**ZIELE**
1. Welche BGB-Vorschriften zählt der Auszug zur üblichen Vergütung als die Vorschriften des bürgerlichen Rechts im Sinne von § 34 Abs. 1 S. 2 RVG auf?
2. Greifen Sie den Auszug zur üblichen Vergütung nach seinem letzten Satz auf und führen Sie ihn weiter.

**AUSGEWÄHLTER AUSZUG**
^^^^

Dipl.-Kfm. Michael Scherer
1. Die Berechnung der "üblichen Vergütung" nach dem BGB
Rz. 89
Hinweis:
Nach § 34 Abs. 1 S. 2 RVG erhält der RA, nur wenn keine Vereinbarung über die Ratgebühr getroffen worden ist, Gebühren nach den Vorschriften des bürgerlichen Rechts. Bei diesen Vorschriften handelt es sich um die §§ 315, 316, 612 Abs. 2 und 632 Abs. 2 BGB.
Nach § 612 Abs. 2 BGB ist für anwaltliche Beratungstätigkeiten (Dienstvertrag) für den Fall, dass die Höhe der Gebühr nicht vereinbart wurde, "bei dem Bestehen einer Taxe die taxmäßige Vergütung, in Ermangelung einer Taxe die übliche Vergütung als vereinbart anzusehen." Für anwaltliche Gutachten (Werkvertrag) besagt § 632 Abs. 2 BGB das Gleiche.
Nach den §§ 315, 316 BGB bestimmt der RA die Höhe der Gebühr "nach billigem Ermessen" (§ 315 Abs. 1 BGB). Für den Klienten ist nach § 315 Abs. 3 S. 1 BGB die von dem RA getroffene Bestimmung jedoch "nur verbindlich, wenn sie der Billigkeit entspricht", also gerecht ist.

^^^^

Quelldatensätze:
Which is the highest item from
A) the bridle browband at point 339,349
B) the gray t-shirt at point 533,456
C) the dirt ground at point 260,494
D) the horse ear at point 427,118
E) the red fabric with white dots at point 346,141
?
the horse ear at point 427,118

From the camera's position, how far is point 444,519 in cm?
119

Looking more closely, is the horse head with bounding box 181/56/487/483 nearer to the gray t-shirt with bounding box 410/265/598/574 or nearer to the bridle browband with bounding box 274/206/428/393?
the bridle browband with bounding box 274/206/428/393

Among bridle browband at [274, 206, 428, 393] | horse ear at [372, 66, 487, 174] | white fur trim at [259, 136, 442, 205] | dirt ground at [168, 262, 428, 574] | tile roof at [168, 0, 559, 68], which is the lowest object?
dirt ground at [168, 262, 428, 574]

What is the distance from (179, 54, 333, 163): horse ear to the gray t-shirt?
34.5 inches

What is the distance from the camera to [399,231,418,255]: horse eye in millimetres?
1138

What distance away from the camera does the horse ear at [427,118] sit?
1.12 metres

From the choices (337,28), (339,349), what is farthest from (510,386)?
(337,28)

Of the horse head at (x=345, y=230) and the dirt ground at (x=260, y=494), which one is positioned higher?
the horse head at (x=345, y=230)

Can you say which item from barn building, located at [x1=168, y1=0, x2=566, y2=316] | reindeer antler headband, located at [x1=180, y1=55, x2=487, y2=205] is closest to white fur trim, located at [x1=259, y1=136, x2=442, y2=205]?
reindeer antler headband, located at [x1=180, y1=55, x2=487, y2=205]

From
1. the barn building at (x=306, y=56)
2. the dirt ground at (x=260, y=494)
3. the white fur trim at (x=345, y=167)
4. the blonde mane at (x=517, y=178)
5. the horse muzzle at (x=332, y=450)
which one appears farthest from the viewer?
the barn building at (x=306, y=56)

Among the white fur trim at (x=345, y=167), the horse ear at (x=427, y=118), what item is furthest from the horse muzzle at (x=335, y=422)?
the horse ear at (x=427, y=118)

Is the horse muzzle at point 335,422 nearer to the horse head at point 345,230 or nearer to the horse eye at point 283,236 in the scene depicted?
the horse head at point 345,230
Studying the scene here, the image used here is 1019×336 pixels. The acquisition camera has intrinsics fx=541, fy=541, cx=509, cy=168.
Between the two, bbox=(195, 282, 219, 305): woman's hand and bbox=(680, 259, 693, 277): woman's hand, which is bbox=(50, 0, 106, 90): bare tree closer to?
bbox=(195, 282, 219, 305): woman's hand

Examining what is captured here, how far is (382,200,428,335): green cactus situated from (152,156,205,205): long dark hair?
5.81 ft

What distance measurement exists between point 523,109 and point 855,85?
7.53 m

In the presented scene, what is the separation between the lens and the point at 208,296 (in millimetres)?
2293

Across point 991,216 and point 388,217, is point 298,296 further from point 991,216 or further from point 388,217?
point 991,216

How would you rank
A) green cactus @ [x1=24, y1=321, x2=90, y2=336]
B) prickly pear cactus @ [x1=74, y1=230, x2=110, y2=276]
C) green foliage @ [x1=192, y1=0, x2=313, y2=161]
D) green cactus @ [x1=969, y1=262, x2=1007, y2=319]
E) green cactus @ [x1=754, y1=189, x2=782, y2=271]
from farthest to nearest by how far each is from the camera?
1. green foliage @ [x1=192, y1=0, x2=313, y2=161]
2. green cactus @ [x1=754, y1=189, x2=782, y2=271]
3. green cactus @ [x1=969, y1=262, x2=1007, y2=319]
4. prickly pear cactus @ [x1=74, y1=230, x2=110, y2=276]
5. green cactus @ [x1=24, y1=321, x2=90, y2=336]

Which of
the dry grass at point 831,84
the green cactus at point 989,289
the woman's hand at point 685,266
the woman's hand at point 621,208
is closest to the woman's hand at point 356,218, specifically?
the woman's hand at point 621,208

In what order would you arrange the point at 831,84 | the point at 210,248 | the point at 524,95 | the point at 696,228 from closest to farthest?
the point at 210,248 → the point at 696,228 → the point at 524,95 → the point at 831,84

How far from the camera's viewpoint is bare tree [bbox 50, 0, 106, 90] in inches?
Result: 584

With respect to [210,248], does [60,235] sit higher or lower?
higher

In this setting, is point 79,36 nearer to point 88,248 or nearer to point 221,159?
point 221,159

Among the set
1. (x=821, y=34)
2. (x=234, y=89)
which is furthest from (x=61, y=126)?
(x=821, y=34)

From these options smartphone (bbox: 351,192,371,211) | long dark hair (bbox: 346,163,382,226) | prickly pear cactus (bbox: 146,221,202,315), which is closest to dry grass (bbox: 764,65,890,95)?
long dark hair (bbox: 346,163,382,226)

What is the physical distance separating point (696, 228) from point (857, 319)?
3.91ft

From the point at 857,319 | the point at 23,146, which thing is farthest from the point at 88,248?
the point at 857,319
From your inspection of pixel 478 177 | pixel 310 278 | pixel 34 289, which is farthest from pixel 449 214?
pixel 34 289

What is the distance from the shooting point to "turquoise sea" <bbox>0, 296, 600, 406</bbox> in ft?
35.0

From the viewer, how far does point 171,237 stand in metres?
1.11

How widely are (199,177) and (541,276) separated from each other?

^^^^

**LÖSUNGEN DER AUFGABEN**
1. § 315 BGB, § 316 BGB, § 612 Abs. 2 BGB, § 632 Abs. 2 BGB

2.
Obwohl die Neufassung des § 34 RVG bereits seit 2006 in Kraft ist, ist bisher keine "übliche Vergütung" für die anwaltliche Beratungstätigkeit erkennbar. Dies zeigt auch der Streit über angeblich standeswidrige, weil zu niedrige Beratungsgebühren (siehe Rdn 84 f.). In Ermangelung einer "üblichen Vergütung" bleibt der RA also auf sich allein gestellt.
Rz. 90
Falls für eine anwaltliche Beratung keine Gebührenvereinbarung getroffen wurde und somit nach § 34 Abs. 1 S. 2 RVG die "übliche Vergütung" nach BGB vorgeschrieben ist, kann mittlerweile nur festgestellt werden, dass für außergerichtliche Anwaltstätigkeiten, also auch für die anwaltliche Beratung, häufig Zeithonorare vereinbart werden. Allerdings lässt sich nicht sagen, in welcher Höhe ein Stundenhonorar "üblich" ist. Ob der RA 60 Euro oder 600 Euro pro Stunde ansetzt, ist wohl auch stark von der "Marktlage" abhängig. Ein mittlerer Wert ist ein Stundensatz von 200 Euro (siehe Rdn 86 f.).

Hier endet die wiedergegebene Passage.